O silêncio das panelas

Por J. P. Cuenca, no The Intercept Brasil

Paneleiros, por onde andam? Seu cúmplice silêncio não é de hoje, mas depois que as tratativas evocadas por Romero Jucá para melar a Lava Jato naquele célebre telefonema começaram a materializar-se como um joguinho perfeito de Tetris, onde tudo se encaixa no timing exato – até a morte do relator do processo no supremo –, era de se esperar o retorno da sua fúria estridente.

Ainda mais com o douto (só que ao contrário) Alexandre de Moraes no STF, uma nomeação cujas nefastas consequências ultrapassam simplesmente pôr em risco o resultado da operação tão querida pelo brasileiro “de bem”. Ainda mais com Edison Lobão, investigado em dois inquéritos da Lava Jato, presidindo a sabatina de Moraes no Senado. Ainda mais com a tentativa de foro privilegiado para Moreira Franco – sem direito a chilique da grande imprensa e áudio vazado por Sérgio Moro, como quando da quase nomeação de Lula na Casa Civil, em março passado, supostamente pelo mesmo motivo. Ainda mais com a ventilada nomeação de um Ministro da Justiça crítico à Lava Jato. Ainda mais…

A lista de motivos para que os amarelinhos voltassem a marchar pelas ruas contra a corrupção só faz crescer. O Vem pra Rua “discute convocar atos”, mas sabemos que o brasileiro “de bem” não sabe pensar sozinho e costuma apenas sair à rua quando a Globonews ajuda na chamada. Sua indignação seletiva é um traço de falta de caráter. Ou isso, ou não foi exatamente contra a corrupção que bateram panelas no ano passado.
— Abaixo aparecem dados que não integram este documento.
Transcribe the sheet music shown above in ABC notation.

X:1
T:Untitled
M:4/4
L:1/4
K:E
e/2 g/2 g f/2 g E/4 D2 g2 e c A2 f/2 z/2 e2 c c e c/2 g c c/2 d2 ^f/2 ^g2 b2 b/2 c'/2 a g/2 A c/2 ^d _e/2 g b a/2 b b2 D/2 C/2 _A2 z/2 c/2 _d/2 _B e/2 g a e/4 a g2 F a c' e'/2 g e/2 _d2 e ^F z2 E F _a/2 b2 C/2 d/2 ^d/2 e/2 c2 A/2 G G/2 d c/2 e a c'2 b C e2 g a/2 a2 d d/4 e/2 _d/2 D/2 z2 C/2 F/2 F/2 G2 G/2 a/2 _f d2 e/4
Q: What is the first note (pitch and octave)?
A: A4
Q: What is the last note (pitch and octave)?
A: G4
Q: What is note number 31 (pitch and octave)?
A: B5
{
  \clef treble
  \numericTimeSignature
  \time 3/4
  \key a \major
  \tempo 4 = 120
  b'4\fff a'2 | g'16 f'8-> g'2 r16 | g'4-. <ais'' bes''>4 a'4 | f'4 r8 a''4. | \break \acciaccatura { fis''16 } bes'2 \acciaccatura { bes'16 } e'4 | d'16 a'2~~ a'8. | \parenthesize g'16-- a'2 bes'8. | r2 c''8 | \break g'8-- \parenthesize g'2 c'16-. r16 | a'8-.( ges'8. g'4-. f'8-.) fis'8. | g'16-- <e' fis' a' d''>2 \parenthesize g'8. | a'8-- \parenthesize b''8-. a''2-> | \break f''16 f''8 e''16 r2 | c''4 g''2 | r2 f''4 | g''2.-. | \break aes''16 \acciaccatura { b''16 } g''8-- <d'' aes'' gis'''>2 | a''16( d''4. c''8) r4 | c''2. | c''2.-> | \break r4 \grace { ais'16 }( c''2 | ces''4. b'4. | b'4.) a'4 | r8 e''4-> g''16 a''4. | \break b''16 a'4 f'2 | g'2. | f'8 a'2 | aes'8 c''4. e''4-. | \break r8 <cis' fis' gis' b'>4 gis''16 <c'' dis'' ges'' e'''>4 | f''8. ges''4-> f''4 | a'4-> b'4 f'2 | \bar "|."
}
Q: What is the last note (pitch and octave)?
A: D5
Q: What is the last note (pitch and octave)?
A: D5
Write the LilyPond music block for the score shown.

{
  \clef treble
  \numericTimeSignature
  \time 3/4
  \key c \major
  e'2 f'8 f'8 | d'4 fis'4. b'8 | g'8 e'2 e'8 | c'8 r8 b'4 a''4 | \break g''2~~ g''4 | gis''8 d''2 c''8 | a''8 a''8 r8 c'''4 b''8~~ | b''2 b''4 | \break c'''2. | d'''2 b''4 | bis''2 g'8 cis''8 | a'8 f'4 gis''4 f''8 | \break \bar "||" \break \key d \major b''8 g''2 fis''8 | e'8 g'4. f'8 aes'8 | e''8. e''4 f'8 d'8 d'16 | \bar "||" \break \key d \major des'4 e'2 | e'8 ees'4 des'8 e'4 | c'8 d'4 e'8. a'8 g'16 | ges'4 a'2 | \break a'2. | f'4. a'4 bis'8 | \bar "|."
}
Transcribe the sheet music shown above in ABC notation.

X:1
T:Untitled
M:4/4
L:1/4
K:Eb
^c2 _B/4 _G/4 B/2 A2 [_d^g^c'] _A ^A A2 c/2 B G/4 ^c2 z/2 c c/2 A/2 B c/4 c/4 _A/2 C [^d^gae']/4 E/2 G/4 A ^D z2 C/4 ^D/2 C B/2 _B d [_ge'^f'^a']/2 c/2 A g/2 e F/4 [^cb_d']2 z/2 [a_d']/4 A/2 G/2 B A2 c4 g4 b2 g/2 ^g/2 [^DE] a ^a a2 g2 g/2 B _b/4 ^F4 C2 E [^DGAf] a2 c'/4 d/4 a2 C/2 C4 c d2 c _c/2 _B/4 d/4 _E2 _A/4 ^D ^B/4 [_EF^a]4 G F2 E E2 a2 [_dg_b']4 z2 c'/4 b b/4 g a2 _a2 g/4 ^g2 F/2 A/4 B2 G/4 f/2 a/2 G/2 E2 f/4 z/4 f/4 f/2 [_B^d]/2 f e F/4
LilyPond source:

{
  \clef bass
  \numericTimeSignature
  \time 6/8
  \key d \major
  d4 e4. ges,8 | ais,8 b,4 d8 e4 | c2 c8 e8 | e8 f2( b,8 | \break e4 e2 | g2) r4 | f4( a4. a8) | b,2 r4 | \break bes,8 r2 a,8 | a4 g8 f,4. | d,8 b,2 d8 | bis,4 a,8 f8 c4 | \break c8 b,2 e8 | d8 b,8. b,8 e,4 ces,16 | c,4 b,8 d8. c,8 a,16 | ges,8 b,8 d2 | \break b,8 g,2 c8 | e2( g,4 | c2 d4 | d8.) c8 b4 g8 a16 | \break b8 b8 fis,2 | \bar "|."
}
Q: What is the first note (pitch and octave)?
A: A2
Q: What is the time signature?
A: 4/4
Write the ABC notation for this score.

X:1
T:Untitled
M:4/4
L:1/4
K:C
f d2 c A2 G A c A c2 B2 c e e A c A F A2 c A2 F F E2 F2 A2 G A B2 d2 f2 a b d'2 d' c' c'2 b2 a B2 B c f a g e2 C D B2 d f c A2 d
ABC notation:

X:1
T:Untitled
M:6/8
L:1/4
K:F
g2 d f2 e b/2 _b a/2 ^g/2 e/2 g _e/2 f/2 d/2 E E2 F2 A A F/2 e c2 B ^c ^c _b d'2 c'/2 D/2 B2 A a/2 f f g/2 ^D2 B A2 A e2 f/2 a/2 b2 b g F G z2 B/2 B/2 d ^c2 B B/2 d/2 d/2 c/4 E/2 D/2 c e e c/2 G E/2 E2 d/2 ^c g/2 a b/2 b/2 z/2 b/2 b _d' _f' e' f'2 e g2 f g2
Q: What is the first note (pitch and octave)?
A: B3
Voltemos a fita: a oposição derrubou uma presidente eleita, cuja única e exclusiva qualidade para o cargo era justamente a de ser honesta – ainda que num partido manchado pela corrupção, como todos os outros –, para tentar “estancar a sangria” da operação conduzida por Sérgio Moro. O mesmo juiz, no meio do caminho, ofereceu vastas evidências de que poupava tucanos enquanto seus procuradores investiam na tese delirante de que Lula, montado em pedalinhos de ouro, seria o solitário líder máximo da “organização criminosa”, com grande estardalhaço na imprensa. Ao contrário do que acontece quando Eduardo Cunha coloca Temer no núcleo do Petrolão.

A cena é complexa, algo sai de controle todos os dias e os atores estão errados pelos motivos certos – e vice-versa. Por isso, a dicotomia empurrada pela grande imprensa goela abaixo dos brasileiros – de bem ou não – é insuficiente para completar o quadro. Mas bastante útil para convocá-los para a rua quando conveniente. Não é exatamente uma novidade.

Há pouco mais de um século, Lima Barreto publicou “Memórias do escrivão Isaías Caminha”, seu primeiro romance. Desde então, o retrato da corrupta elite e corrupta imprensa carioca presente no livro merece poucos retoques. Lendo o Lima, a impressão que temos é a de que o tempo não passa no Rio de Janeiro – e no Brasil.

“Isaías Caminha” é baseado nas suas experiências no Correio da Manhã. No entanto, como trata-se de um “roman à clef”, onde todos os nomes são trocados, o escritor profeticamente chama o jornal onde seu narrador auto-ficcional trabalha de O Globo. Sobre as revoltas que incendiaram as ruas na primeira década do século passado, ele escreve:

“As vociferações da minha gazeta tinham produzido o necessário resultado. Aquele repetir diário em longos artigos solenes de que o governo era desonesto e desejava oprimir o povo, que aquele projeto visava enriquecer um sindicato de fabricantes de calçado, que atentava contra a liberdade individual, que se devia correr a chicote tais administradores, tinha-se incrustado nos espíritos e a irritação alastrava com a violência de uma epidemia.”

Em condições normais de temperatura e pressão no Brasil o povo só vai pra rua se Sinhô mandar. Pelo que lemos pelos seus arautos e ideólogos, Sinhô ainda não parece muito animado nesse momento. Mas dá sinais de mudança. Esperemos.